Two years on, the Warriors are two rings richer and Durant is right on pace to back up Pierce's proclamation as he searches for his third. Regardless of regular-season recognition, Durant is built for the postseason because his phenomenal size plus his range make him invaluable in half-court possession games. It has showed the past two years and, after a hiccup game during which the LA Clippers' Patrick Beverley succeeded in getting under his skin in the previous round, it's happening again.
"Kevin can get his own shot at any time he wants," Kerr said. "That's what makes him so impossible to guard.
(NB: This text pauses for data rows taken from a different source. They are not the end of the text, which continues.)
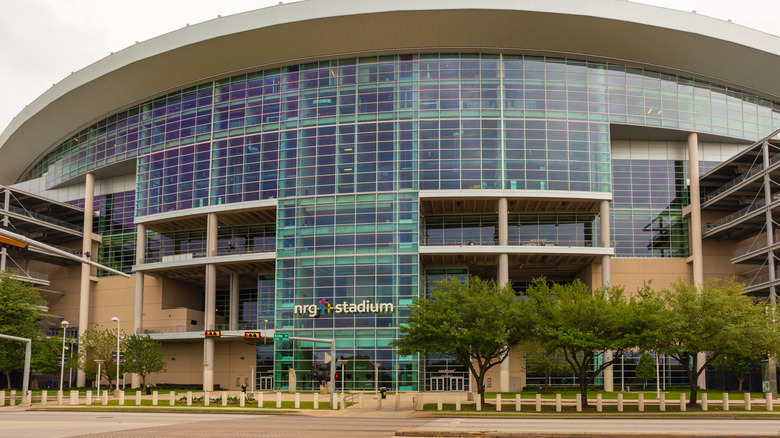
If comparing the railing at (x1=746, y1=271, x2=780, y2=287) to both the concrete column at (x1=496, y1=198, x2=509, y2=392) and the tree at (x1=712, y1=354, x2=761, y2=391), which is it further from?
the concrete column at (x1=496, y1=198, x2=509, y2=392)

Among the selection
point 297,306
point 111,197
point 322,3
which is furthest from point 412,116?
point 111,197

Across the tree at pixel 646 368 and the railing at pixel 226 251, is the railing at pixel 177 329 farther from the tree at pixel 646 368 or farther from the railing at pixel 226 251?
the tree at pixel 646 368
He understands what we need from him and he's been delivering game after game."
In 2016, when Harden lost to the Warriors in the playoffs (he shot just 31 percent from 3-point territory in that series), he wasn't ready and didn't have the team to compete. Last year, he was at the top of his game and had a loaded team, but an injury to Paul derailed the bid. This year, the Rockets are healthy and they had a rest advantage coming into Game 1. Some believe, despite a lesser record, that this team is better equipped to beat a thinner and more unsteady Warriors squad.
Beating a historically great team is truly an all-encompassing challenge. Just ask James, who lost three times in four years to Golden State and eventually tapped out to start over elsewhere. The assembly of talent the Warriors have is hard to beat even if you're at the top of your game, as Jerry West was when he repeatedly failed to beat the Boston Celtics in the 1960s.
But West and James went out to the dynasties at the top of their games, valiantly fighting to the end each time. Harden hasn't been able to say that just yet.
It's just 1-0; there's lots of time left for Harden to change the story. But Durant has owned the edge for the past few years, and he owned it again in Game 1. In the end, that's the issue at the heart of this series.